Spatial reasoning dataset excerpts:

- - - - - - -

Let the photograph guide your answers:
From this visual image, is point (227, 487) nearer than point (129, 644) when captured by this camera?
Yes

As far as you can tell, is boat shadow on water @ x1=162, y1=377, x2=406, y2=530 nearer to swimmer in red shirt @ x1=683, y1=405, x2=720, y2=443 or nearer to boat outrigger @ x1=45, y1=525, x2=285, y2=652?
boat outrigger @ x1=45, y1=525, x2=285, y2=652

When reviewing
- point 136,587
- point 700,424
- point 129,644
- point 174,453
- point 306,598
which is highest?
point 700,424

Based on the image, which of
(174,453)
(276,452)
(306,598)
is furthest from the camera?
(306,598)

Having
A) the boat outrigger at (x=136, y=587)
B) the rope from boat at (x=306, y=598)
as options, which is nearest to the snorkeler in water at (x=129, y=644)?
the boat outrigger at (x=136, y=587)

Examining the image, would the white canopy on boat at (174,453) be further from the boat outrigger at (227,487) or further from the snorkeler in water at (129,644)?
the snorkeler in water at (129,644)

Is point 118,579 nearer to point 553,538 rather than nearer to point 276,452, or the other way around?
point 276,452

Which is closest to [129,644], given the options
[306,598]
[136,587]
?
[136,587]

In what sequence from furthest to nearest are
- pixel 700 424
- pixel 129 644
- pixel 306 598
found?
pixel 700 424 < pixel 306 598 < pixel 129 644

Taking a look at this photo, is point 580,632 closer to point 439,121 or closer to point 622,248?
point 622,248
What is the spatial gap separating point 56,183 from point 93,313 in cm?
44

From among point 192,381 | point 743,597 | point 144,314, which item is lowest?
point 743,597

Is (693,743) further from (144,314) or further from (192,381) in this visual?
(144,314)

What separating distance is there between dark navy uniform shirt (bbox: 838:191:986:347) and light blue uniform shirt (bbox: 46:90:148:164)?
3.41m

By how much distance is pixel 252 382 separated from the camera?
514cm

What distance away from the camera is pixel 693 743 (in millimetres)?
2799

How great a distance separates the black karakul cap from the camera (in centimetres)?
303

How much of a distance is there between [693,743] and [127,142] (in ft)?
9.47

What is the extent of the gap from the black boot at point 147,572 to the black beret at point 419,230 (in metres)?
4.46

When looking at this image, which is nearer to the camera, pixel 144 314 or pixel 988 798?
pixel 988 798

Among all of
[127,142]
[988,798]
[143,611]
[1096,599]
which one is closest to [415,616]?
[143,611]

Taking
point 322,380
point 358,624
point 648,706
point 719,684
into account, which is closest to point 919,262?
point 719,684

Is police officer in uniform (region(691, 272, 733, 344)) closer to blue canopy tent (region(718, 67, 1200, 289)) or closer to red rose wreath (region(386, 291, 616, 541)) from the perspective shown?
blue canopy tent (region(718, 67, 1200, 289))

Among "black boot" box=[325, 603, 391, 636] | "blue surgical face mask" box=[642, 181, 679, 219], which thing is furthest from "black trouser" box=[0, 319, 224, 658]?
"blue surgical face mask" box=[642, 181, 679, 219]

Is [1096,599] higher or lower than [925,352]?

- - - - - - -

Put every line of the rows above into a numbered list, one line per item, leaving out the blank lines.

1. Let the photograph guide your answers:
2. From this visual image, is point (227, 487) nearer than point (129, 644) when captured by this camera?
3. Yes
4. As far as you can tell, is boat shadow on water @ x1=162, y1=377, x2=406, y2=530 nearer to swimmer in red shirt @ x1=683, y1=405, x2=720, y2=443 or nearer to boat outrigger @ x1=45, y1=525, x2=285, y2=652?
5. boat outrigger @ x1=45, y1=525, x2=285, y2=652
6. When reviewing
7. - point 136,587
8. - point 700,424
9. - point 129,644
10. - point 174,453
11. - point 306,598
12. which is highest?
13. point 700,424
14. Based on the image, which of
15. (174,453)
16. (276,452)
17. (306,598)
18. is furthest from the camera?
19. (306,598)
20. Having
21. A) the boat outrigger at (x=136, y=587)
22. B) the rope from boat at (x=306, y=598)
23. as options, which is nearest to the snorkeler in water at (x=129, y=644)?
24. the boat outrigger at (x=136, y=587)
25. Examining the image, would the white canopy on boat at (174,453) be further from the boat outrigger at (227,487) or further from the snorkeler in water at (129,644)?
26. the snorkeler in water at (129,644)
27. Is point 118,579 nearer to point 553,538 rather than nearer to point 276,452, or the other way around?
28. point 276,452
29. Which is closest to [129,644], given the options
30. [306,598]
31. [136,587]
32. ?
33. [136,587]
34. In what sequence from furthest to nearest are
35. - pixel 700 424
36. - pixel 129 644
37. - pixel 306 598
38. found?
39. pixel 700 424 < pixel 306 598 < pixel 129 644
40. Taking a look at this photo, is point 580,632 closer to point 439,121 or closer to point 622,248?
41. point 622,248
42. What is the spatial gap separating point 56,183 from point 93,313 in cm?
43. 44
44. From among point 192,381 | point 743,597 | point 144,314, which item is lowest?
45. point 743,597
46. Is (693,743) further from (144,314) or further from (192,381) in this visual?
47. (144,314)
48. What separating distance is there between dark navy uniform shirt (bbox: 838:191:986:347) and light blue uniform shirt (bbox: 46:90:148:164)?
49. 3.41m
50. By how much distance is pixel 252 382 separated from the camera?
51. 514cm
52. What distance away from the camera is pixel 693 743 (in millimetres)?
53. 2799
54. How great a distance separates the black karakul cap from the camera (in centimetres)?
55. 303
56. How much of a distance is there between [693,743] and [127,142] (in ft)?
57. 9.47
58. What is the extent of the gap from the black boot at point 147,572 to the black beret at point 419,230 (in metres)?
59. 4.46
60. When looking at this image, which is nearer to the camera, pixel 144 314 or pixel 988 798?
61. pixel 988 798
62. Among all of
63. [127,142]
64. [988,798]
65. [143,611]
66. [1096,599]
67. which one is closest to [415,616]?
68. [143,611]
69. Taking
70. point 322,380
71. point 358,624
72. point 648,706
73. point 719,684
74. into account, which is closest to point 919,262?
75. point 719,684
76. Is police officer in uniform (region(691, 272, 733, 344)) closer to blue canopy tent (region(718, 67, 1200, 289)) or closer to red rose wreath (region(386, 291, 616, 541)) from the perspective shown?
77. blue canopy tent (region(718, 67, 1200, 289))
78. Among "black boot" box=[325, 603, 391, 636] | "blue surgical face mask" box=[642, 181, 679, 219], which thing is furthest from "black trouser" box=[0, 319, 224, 658]?
79. "blue surgical face mask" box=[642, 181, 679, 219]
80. Is [1096,599] higher or lower than [925,352]?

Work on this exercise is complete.